## BEGIN EXCERPTED DATA
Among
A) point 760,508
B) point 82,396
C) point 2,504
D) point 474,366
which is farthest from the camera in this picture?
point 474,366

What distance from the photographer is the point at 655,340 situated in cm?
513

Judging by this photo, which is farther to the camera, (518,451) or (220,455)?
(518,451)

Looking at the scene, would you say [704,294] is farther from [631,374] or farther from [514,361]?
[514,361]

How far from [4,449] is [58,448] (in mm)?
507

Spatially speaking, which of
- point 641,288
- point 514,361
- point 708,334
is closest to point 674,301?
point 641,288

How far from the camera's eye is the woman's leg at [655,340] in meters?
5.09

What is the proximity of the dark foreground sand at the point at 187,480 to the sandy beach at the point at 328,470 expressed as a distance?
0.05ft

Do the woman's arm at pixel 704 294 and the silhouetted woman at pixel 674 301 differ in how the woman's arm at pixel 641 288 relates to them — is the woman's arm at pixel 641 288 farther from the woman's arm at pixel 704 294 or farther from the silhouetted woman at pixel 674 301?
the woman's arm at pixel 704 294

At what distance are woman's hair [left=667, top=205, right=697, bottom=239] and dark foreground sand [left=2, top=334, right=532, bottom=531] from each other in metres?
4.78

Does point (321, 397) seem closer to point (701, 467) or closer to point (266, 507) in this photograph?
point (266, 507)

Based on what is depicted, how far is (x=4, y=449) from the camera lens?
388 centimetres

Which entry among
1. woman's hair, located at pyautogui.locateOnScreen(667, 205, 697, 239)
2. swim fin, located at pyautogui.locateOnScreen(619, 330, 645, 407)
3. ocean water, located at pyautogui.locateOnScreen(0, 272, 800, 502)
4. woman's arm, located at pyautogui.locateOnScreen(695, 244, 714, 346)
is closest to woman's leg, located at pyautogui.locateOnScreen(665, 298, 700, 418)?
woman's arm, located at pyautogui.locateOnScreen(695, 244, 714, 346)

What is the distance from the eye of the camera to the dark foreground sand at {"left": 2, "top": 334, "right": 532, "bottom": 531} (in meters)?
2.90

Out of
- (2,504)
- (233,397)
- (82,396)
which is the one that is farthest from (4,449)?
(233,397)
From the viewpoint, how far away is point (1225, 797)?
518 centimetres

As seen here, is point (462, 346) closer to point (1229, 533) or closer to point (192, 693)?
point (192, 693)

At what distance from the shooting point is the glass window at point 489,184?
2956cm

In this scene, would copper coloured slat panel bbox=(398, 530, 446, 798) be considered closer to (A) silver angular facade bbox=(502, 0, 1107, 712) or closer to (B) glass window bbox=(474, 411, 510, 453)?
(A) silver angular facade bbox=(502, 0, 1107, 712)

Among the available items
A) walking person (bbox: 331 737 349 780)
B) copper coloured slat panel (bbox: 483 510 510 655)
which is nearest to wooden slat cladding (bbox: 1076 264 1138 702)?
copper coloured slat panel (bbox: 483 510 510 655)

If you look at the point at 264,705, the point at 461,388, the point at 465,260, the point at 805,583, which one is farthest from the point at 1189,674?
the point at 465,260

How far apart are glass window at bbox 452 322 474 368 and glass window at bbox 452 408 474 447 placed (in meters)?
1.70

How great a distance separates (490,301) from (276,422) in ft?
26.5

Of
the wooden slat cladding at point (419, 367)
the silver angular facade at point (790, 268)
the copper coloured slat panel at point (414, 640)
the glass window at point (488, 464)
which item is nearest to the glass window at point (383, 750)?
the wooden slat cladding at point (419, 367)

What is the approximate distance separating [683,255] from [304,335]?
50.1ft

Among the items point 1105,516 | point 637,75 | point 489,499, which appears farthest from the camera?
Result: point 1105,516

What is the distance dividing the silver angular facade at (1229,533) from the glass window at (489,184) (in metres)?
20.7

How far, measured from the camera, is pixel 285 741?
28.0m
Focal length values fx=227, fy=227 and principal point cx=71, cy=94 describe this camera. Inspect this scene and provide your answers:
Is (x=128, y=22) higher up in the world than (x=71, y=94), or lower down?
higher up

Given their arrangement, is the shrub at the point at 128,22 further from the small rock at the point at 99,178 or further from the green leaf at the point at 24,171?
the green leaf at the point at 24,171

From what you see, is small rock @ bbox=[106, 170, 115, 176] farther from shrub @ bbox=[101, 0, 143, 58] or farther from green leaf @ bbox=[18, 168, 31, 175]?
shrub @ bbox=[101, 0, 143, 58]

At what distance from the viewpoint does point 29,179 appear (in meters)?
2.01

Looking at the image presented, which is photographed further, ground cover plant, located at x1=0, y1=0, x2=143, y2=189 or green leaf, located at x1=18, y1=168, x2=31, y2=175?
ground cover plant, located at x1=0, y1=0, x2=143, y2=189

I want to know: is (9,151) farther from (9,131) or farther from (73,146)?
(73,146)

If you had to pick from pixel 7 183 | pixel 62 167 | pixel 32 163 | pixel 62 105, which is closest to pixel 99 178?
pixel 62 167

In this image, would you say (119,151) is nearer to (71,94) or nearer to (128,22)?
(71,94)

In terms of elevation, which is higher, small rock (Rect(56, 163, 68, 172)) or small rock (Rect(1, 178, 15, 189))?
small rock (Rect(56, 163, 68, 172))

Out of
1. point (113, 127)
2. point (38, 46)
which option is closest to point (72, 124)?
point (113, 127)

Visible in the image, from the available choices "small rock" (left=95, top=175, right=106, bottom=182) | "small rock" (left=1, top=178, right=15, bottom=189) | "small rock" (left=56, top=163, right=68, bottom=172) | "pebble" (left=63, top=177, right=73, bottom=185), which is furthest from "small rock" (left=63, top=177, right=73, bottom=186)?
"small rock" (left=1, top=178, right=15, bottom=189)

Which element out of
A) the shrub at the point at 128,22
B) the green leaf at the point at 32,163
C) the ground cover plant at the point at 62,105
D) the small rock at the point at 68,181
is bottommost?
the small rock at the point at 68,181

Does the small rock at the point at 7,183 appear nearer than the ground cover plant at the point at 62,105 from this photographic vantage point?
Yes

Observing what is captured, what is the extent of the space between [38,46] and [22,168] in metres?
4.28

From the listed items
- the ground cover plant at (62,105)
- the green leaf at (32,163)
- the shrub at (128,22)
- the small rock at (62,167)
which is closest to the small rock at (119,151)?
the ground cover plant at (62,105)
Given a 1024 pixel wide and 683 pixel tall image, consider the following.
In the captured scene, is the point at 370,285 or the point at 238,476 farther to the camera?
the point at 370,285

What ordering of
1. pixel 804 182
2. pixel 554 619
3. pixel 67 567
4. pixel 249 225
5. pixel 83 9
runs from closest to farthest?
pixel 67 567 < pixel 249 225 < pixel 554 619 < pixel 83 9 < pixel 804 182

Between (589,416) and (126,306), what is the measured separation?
## END EXCERPTED DATA
_PROBLEM DESCRIPTION_
Turn every line from the start of the rows through the line containing "388 centimetres", inclusive, into a numbered list, leaving out blank lines.

_EXERCISE OUTPUT_
1. Among
2. A) point 760,508
3. B) point 82,396
4. C) point 2,504
5. D) point 474,366
6. which is farthest from the camera in this picture?
7. point 474,366
8. What distance from the photographer is the point at 655,340 situated in cm?
9. 513
10. Judging by this photo, which is farther to the camera, (518,451) or (220,455)?
11. (518,451)
12. Looking at the scene, would you say [704,294] is farther from [631,374] or farther from [514,361]?
13. [514,361]
14. How far from [4,449] is [58,448] (in mm)?
15. 507
16. Spatially speaking, which of
17. - point 641,288
18. - point 514,361
19. - point 708,334
20. is closest to point 674,301?
21. point 641,288
22. How far from the camera's eye is the woman's leg at [655,340] in meters?
23. 5.09
24. What is the proximity of the dark foreground sand at the point at 187,480 to the sandy beach at the point at 328,470 expressed as a distance?
25. 0.05ft
26. Do the woman's arm at pixel 704 294 and the silhouetted woman at pixel 674 301 differ in how the woman's arm at pixel 641 288 relates to them — is the woman's arm at pixel 641 288 farther from the woman's arm at pixel 704 294 or farther from the silhouetted woman at pixel 674 301?
27. the woman's arm at pixel 704 294
28. At what distance are woman's hair [left=667, top=205, right=697, bottom=239] and dark foreground sand [left=2, top=334, right=532, bottom=531] from each other in metres?
29. 4.78
30. Does point (321, 397) seem closer to point (701, 467) or closer to point (266, 507) in this photograph?
31. point (266, 507)
32. Based on what is depicted, how far is (x=4, y=449) from the camera lens?
33. 388 centimetres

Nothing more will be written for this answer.